SUPPLIED RECORDS Start Marker

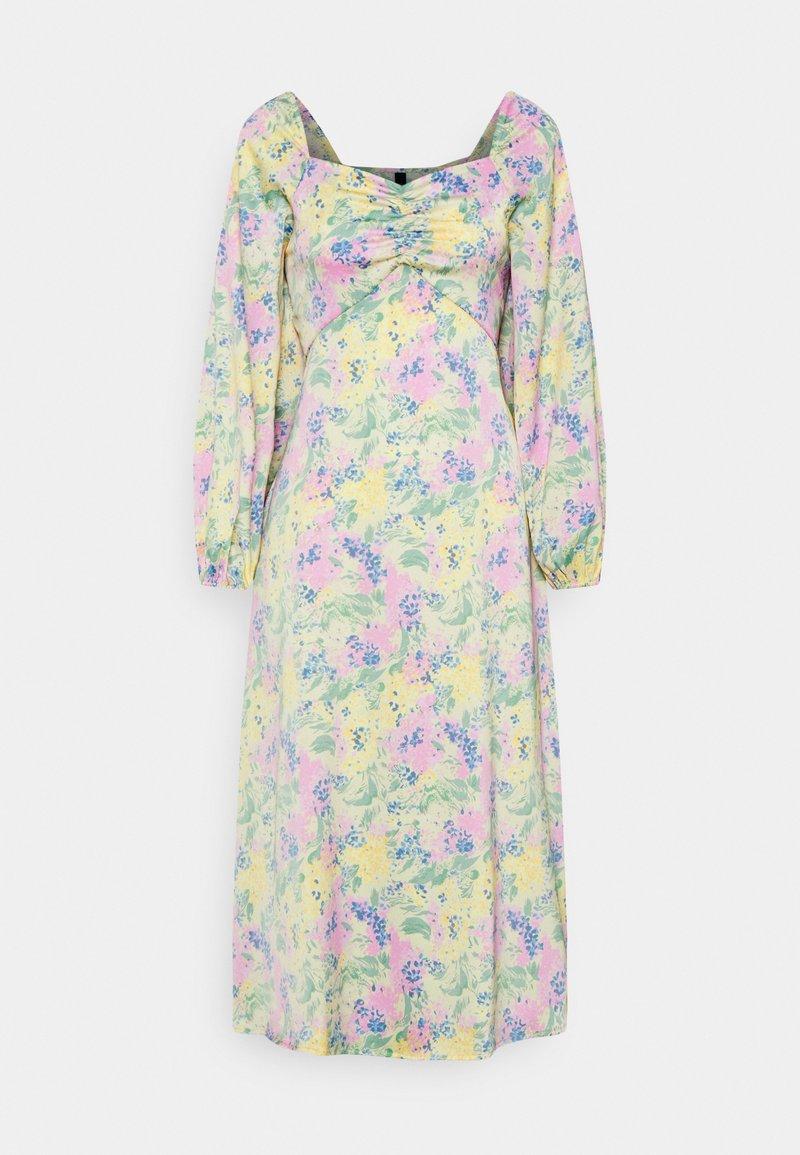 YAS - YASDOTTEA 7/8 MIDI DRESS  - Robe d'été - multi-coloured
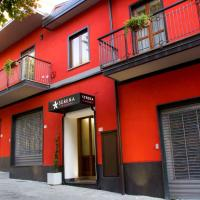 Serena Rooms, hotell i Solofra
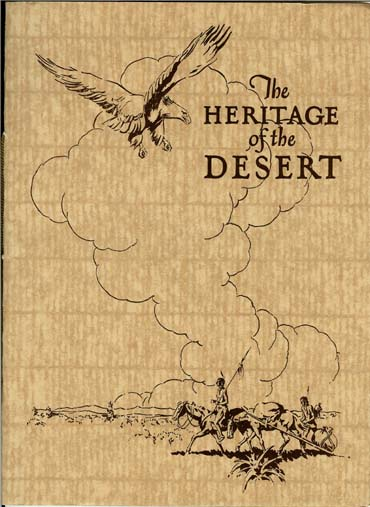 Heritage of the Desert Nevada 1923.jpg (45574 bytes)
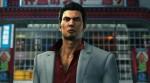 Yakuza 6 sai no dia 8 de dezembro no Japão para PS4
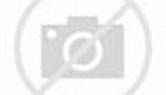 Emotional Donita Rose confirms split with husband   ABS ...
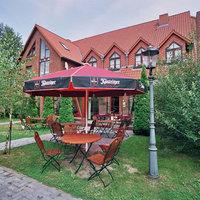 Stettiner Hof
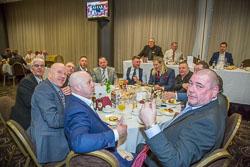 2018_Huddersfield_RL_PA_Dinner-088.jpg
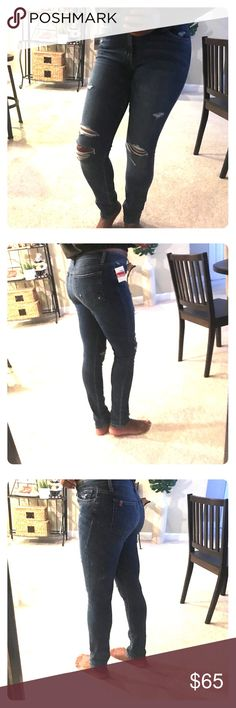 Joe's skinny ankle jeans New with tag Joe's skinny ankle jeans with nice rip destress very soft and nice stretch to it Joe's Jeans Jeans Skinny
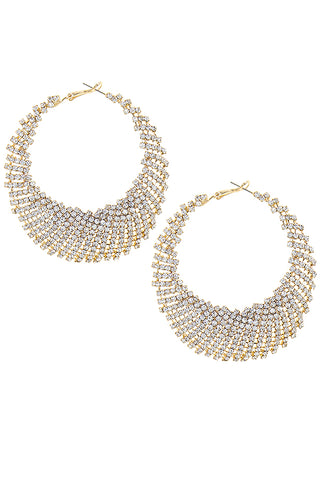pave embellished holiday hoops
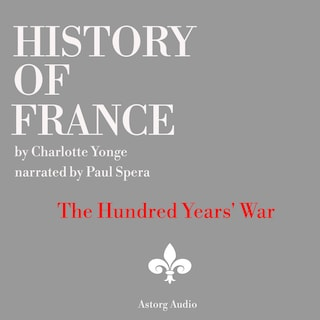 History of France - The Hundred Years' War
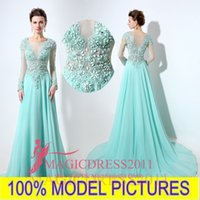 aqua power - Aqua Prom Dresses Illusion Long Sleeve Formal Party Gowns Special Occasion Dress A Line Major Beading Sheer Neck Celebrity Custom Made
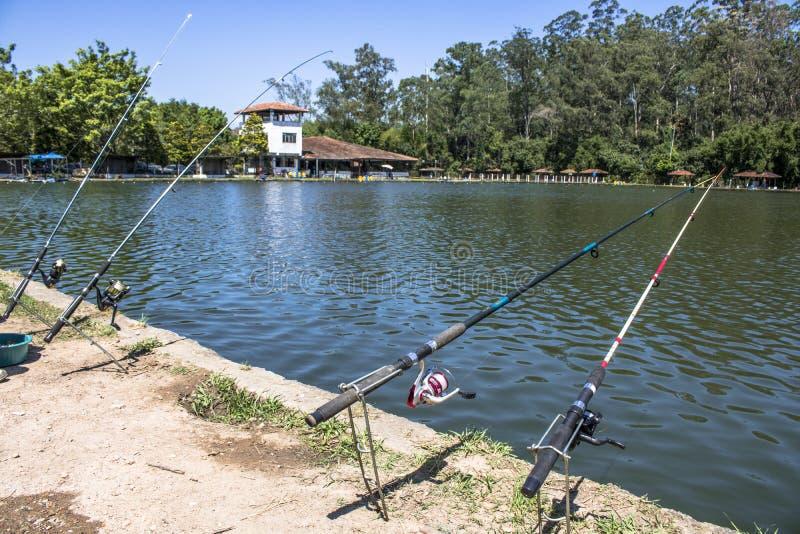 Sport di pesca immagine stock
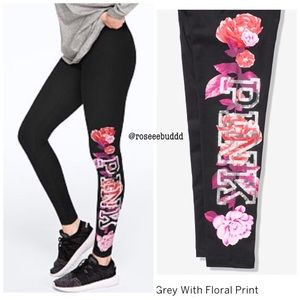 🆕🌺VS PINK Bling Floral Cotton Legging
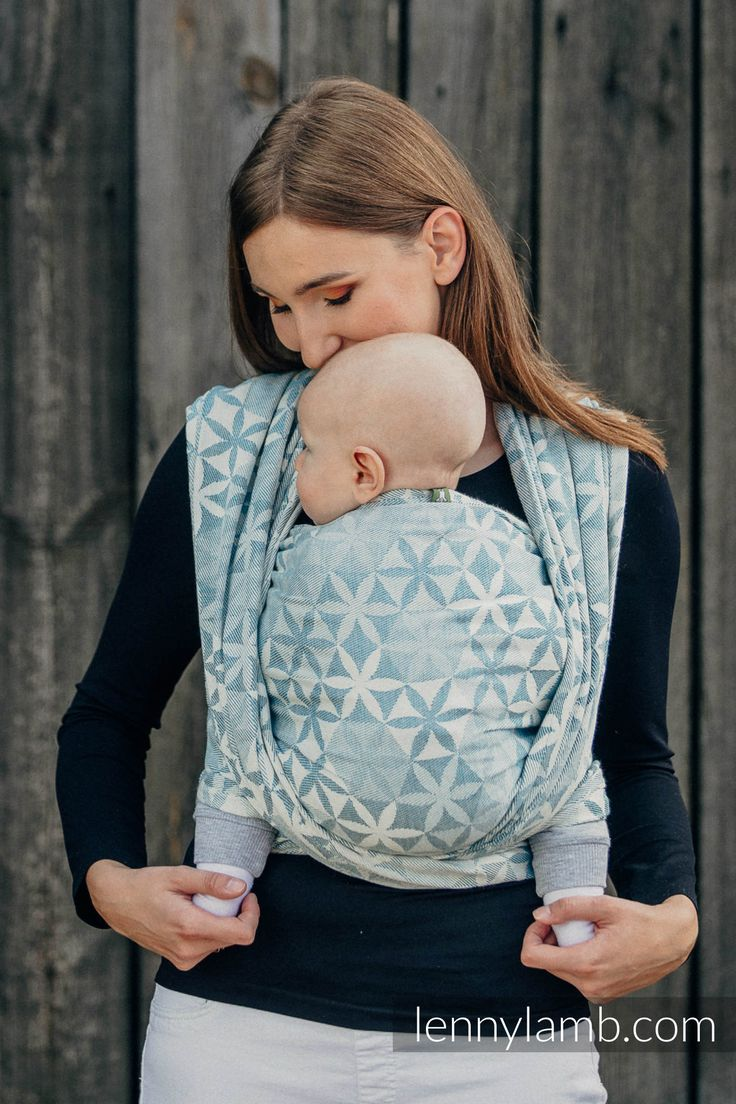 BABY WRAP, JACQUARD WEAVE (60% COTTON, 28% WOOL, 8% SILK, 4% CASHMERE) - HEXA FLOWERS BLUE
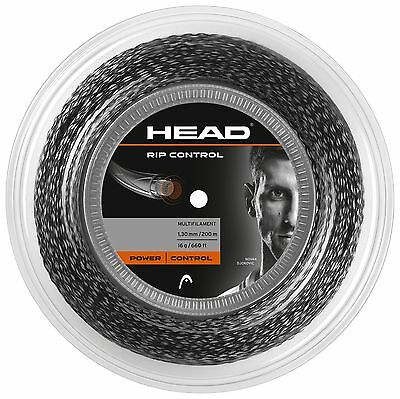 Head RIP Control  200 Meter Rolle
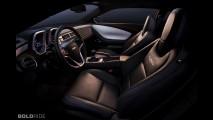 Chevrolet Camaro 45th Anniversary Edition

SUPPLIED RECORDS End Marker

- [WHAT THE TASK REQUIRES]: Please print every record exactly as written, without the pictures.

- [FINISHED EXERCISE]:
 YAS - YASDOTTEA 7/8 MIDI DRESS  - Robe d'été - multi-coloured
 Serena Rooms, hotell i Solofra
 Heritage of the Desert Nevada 1923.jpg (45574 bytes)
 Yakuza 6 sai no dia 8 de dezembro no Japão para PS4
 Emotional Donita Rose confirms split with husband   ABS ...
 Stettiner Hof
 2018_Huddersfield_RL_PA_Dinner-088.jpg
 Joe's skinny ankle jeans New with tag Joe's skinny ankle jeans with nice rip destress very soft and nice stretch to it Joe's Jeans Jeans Skinny
pave embellished holiday hoops
 History of France - The Hundred Years' War
 aqua power - Aqua Prom Dresses Illusion Long Sleeve Formal Party Gowns Special Occasion Dress A Line Major Beading Sheer Neck Celebrity Custom Made
 Sport di pesca immagine stock
 🆕🌺VS PINK Bling Floral Cotton Legging
 BABY WRAP, JACQUARD WEAVE (60% COTTON, 28% WOOL, 8% SILK, 4% CASHMERE) - HEXA FLOWERS BLUE
 Head RIP Control  200 Meter Rolle
 Chevrolet Camaro 45th Anniversary Edition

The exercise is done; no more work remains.